MS Australia said the data confirmed that the loss of productivity resulting from people with MS not working was costing the nation millions of dollars, actually nearly half a billion dollars, and results in the most invisible of MS symptoms – financial insecurity.
‘We know that after 10 years, 80% of people with MS will lose their jobs, as a result of both the symptoms of the disease and discrimination,’ says MS Australia’s Manager of Policy and Community Partnerships Mr Alan Blackwood.
’Leadership and innovation is needed from employer group bodies and government to implement early intervention employment programs to support people to remain in employment and also to help companies include flexible working arrangements for people with chronic illnesses like MS. The Productivity Commission Report that recommended the National Disability Insurance Scheme specifically identified the value of early intervention. We hope the research released today will inform the development of the NDIS and help people with MS stay well, working and living with their families well into the future,’ said Mr Blackwood.

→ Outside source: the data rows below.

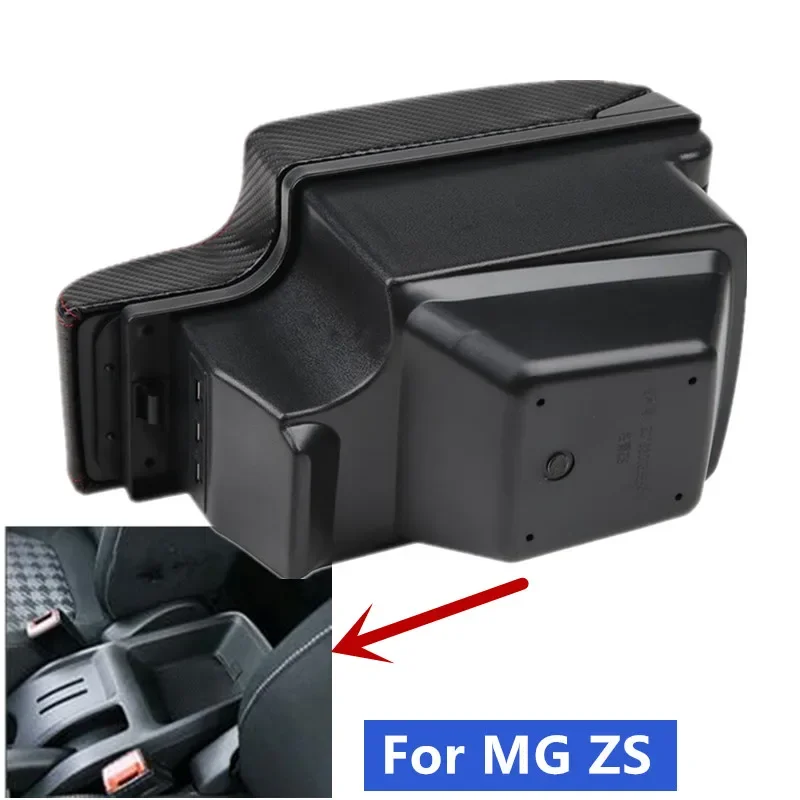 MG ZS용 카본 파이버 암레스트 박스, MG ZS 차량용 암레스트 중앙 수납함, USB 충전 기능이 있는 차량용 인테리어 개조 액세서리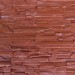 Фасадная панель Аэлит Пласт плоский Кирпичный купить в Верхнем Уфалее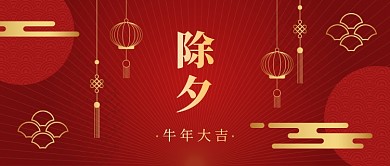 中国风牛年除夕公众号首图
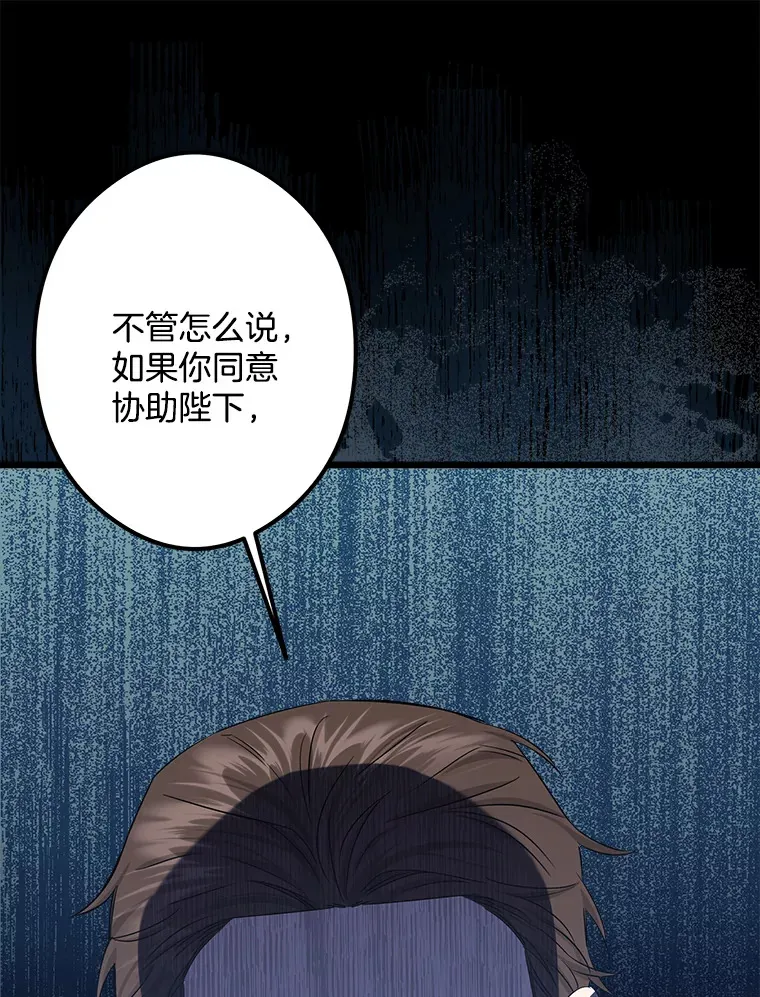 31.洗脑 第34页
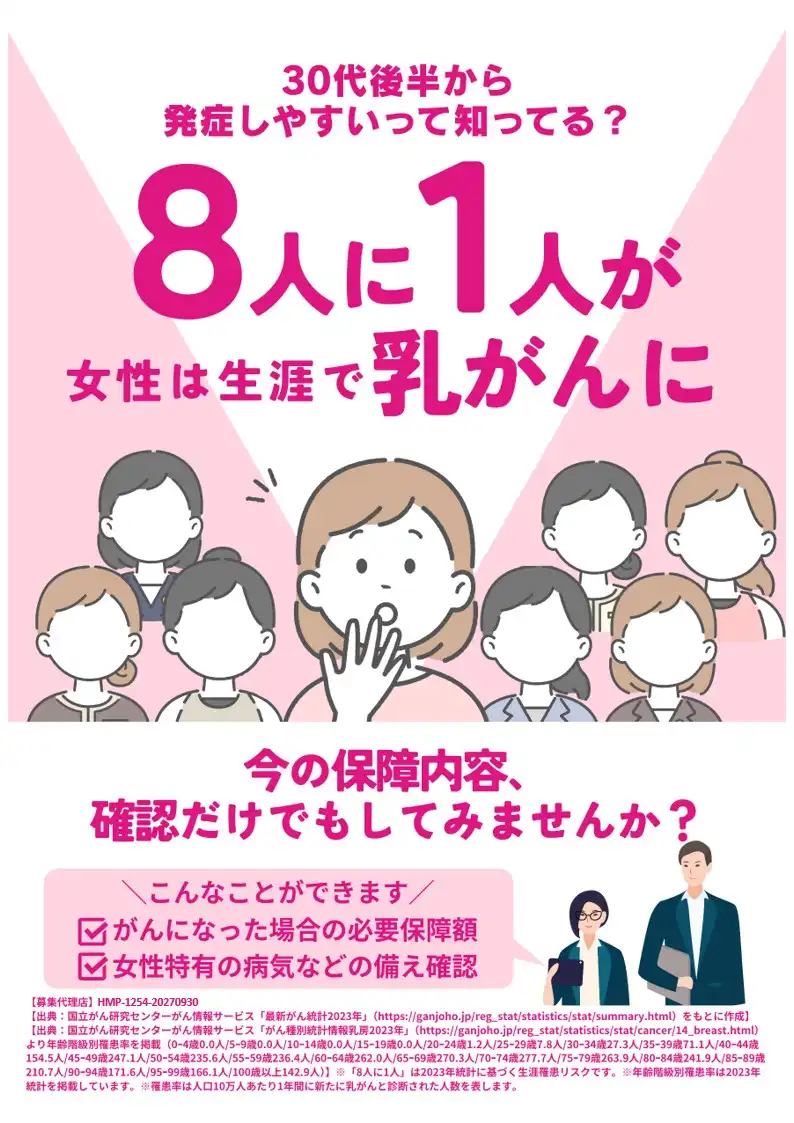 10月お役立ち情報!!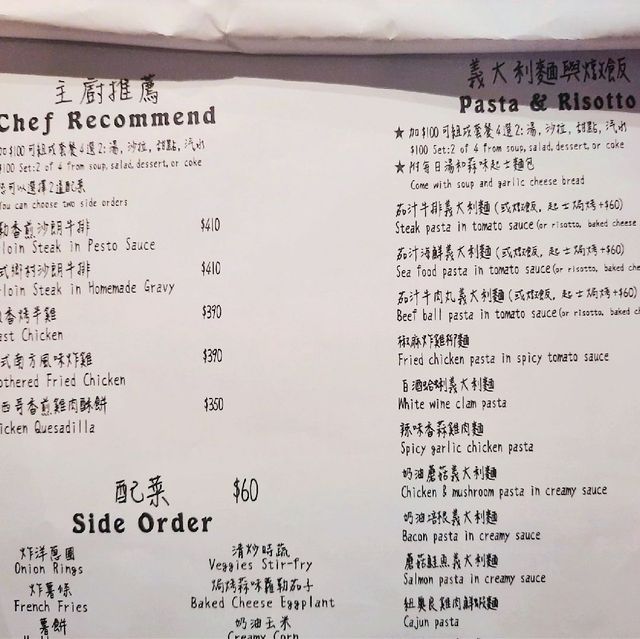 【桃園】平價美食!快樂火箭人美式餐廳 【桃園】平價美食!快樂火箭人美式餐廳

Jeremy Wright, Executive Director of MS Research Australia, who commissioned the report said, ‘This report emphasises the need for investment in research and the need to do everything we can to prevent and cure MS. A clinical trial of the preventative benefits of Vitamin D, for example, is now being rolled out, but requires further funding.
‘The dollars spent on preventing multiple sclerosis (MS) will pay off in so many ways. Many Australians will be free of MS in the future and Australia’s health and social welfare budget has everything to gain,’ said Jeremy Wright, Executive Director of MS Research Australia.
MS Research Australia thanks Macquarie Group Foundation for the grant that supported the production of this report.